- The Guardian
- Issue #2068
One really bad argument against a Yes vote for the Voice to Parliament is that that a small group of Australians – Indigenous people – might have ‘too much’ access to government. Too much of a voice! This is nonsensical for several reasons. Parliament, which will decide the final form of the Voice, isn’t about to make itself powerless. More importantly, having a voice in matters that affect Indigenous people would only be a good thing and make the country more democratic, not less.
If anyone who argues that way really doesn’t want a minority to have ‘too much power,’ we’ve got news for them; it’s happening now. The Australian business community has so much of a voice, it might be more accurate to call it a foghorn.
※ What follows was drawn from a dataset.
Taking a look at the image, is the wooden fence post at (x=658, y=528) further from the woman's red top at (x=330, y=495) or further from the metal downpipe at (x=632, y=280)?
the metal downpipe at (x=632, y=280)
To understand how that works, we have to look at one of the great unmentionables of polite Australian politics, class.
It needs to be said; Australia has classes. You are in one of them. Those classes have interests.
Just as Peter Dutton’s cynical claim that he doesn’t want to divide the country up on racial lines means he’s fine with the racial divisions we have now, Labor’s claims to be class-blind, or to ‘govern for everyone,’ are really a way of saying that they are happy with how the class system is working, and they are going to keep governing for the most powerful part of the capitalist class.
When Labor claims to be governing for everyone, what they mean is that they’re going to keep turning their backs on the class that set them up and which still supports them, the working class. They agree to make a few improvements in the interests of that working class in order to keep the system going to the advantage of the ruling class. If Labor do that, the deal is that the ‘big end of town’ in the form of their big donors and most of the media will let them govern the country.
In 2019 Bill Shorten had the temerity to criticise the Liberal-National Coalition for governing for the ‘big end of town’ and paid a price losing an election he was widely expected to win. Labor hasn’t forgotten that, and has waved through tax cuts that overwhelmingly benefit those with the highest incomes, while abandoning promises for fairness when it comes to rorts that benefit millionaires.
Albanese has told big business that he wants to have a ‘structured dialogue‘ to talk about economic ‘reforms.’ Our ruling class is only interested in one kind of reform – the kind that gives them more power over workers while letting them pay less tax. Hence their calls for lower company tax, widening the regressive GST, and their constant drumbeat of calls for lower wages and ‘flexibility’ for working conditions.
Business also sometimes bemoans the lack of ‘productivity,’ which for them means lower wages and worse conditions for workers. When they get their way on these things, innovation goes down, because why do things more efficiently if you’re already underpaying workers?
Whatever happens to Albanese’s idea of a ‘structured dialogue,’ the big end of town will continue to have a powerful voice with either of our two major parties. Big donations, and massive advertising spends speak loud and clear in Australia now.
The working class is a majority of the population, and has nowhere near the voice that big business has in the bourgeois democracy we have – for now.
Under socialism, the majority of the population run the country. Join your union. Join the CPA. It’s long past time we spoke up.